▶ **Exercise input**:
Segment Open
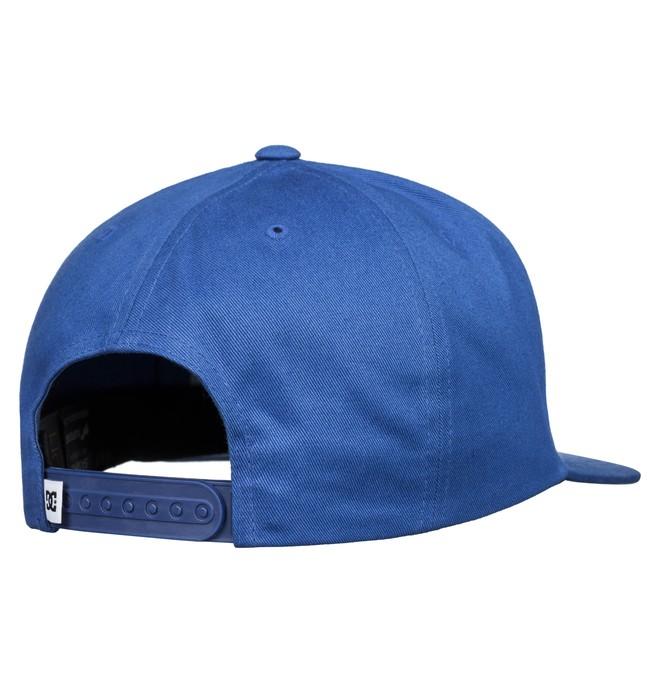 Snapdragger - Snapback Cap for Men  ADYHA03759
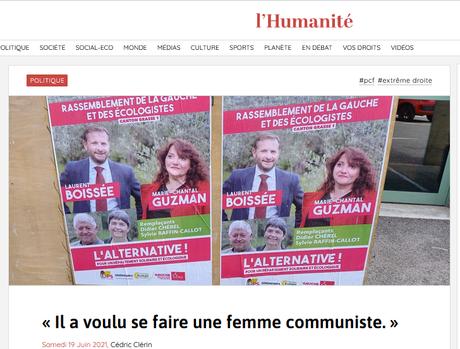 #départementales2021 : comment le #RN fait taire ses opposant.e.s : par la violence et l'intimidation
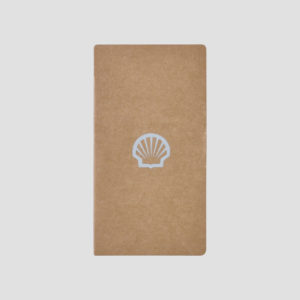 STA03886 Recycled Notepad with Pen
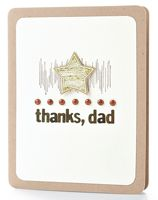 Thanks Dad Card by @Tanis Giesbrecht - supplies and instructions included #Fathersday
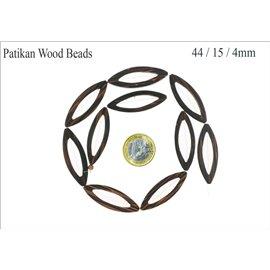Perles en patikan - Ovales/44 mm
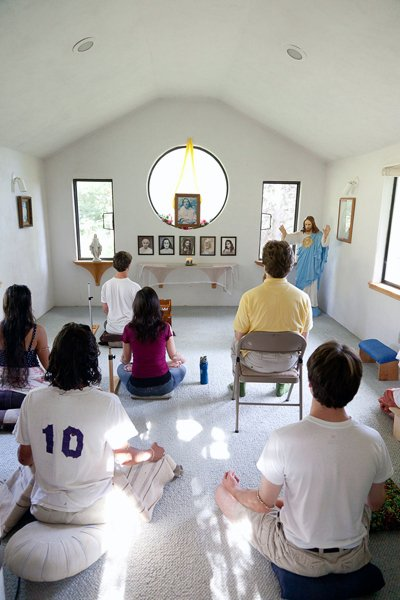 A recent meditation with young adults at Ananda Village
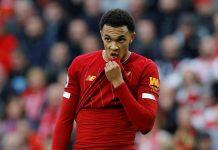 Keterpurukan Jadi Kunci Kesuksesan Liverpool Saat Ini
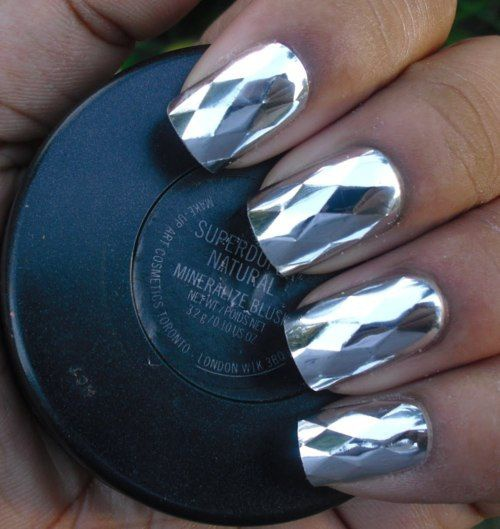 manicure mirror foil зеркальный маникюр с фольгой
Segment Closed
▶ **Task**:
Set down the full listing above with its wording unchanged. Leave out its images.

▶ **Response to this exercise**:
 Snapdragger - Snapback Cap for Men  ADYHA03759
 #départementales2021 : comment le #RN fait taire ses opposant.e.s : par la violence et l'intimidation
 STA03886 Recycled Notepad with Pen
 Thanks Dad Card by @Tanis Giesbrecht - supplies and instructions included #Fathersday
Perles en patikan - Ovales/44 mm
 A recent meditation with young adults at Ananda Village
 Keterpurukan Jadi Kunci Kesuksesan Liverpool Saat Ini
 manicure mirror foil зеркальный маникюр с фольгой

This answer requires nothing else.